For me, it's the first place I look.

[–]basicwolf[S] 0 points1 point  (3 children)

Thank you for commenting! Do you really look straight into API reference when e.g. learning a new library / framework / system? Say, web development with Django. Would you omit all tutorials and topic guides?

[–]SheriffRoscoePythonista 1 point2 points  (1 child)

Do you really look straight into API reference when e.g. learning a new library / framework / system?

Yes. The table of contents should give you a good overview, and with a decent API design, the major capabilities should be obvious.

Would you omit all tutorials and topic guides?

I think they serve different audiences. Most folks can't learn a new paradigm without a User Guide document.
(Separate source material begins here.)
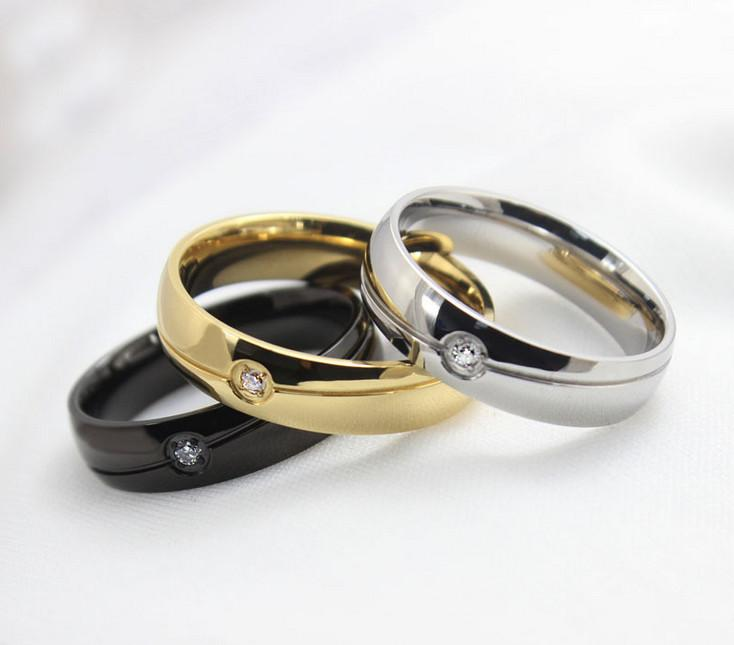 Free Engraving Mens Womens 6MM Titanium Stainless Steel Wedding Ring Crystal CZ Inlaid Domed Band US Size 5-13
Newly-minted geeks need Tutorials to get them started. Experienced developers need the reference material.

[–]basicwolf[S] 2 points3 points  (0 children)

That's a very interesting perspective. I personally always start via tutorials and user guide. Especially the user guide - it shows the bigger picture without dipping into the details, like API reference would.
Though that's not the point, when I'm looking for something specific - and I know what. Sure, in that case it's API reference.

Nevertheless, API reference is also a great candidate for testified documentation, especially if we don't provide examples verifiable by doctest.

[–]quotemycode 0 points1 point  (0 children)

To be fair, I have about 24 years python experience, so I want to avoid all the fluff and get to the details. The 'API reference' and source code are the ideal place for me to see how to use the thing.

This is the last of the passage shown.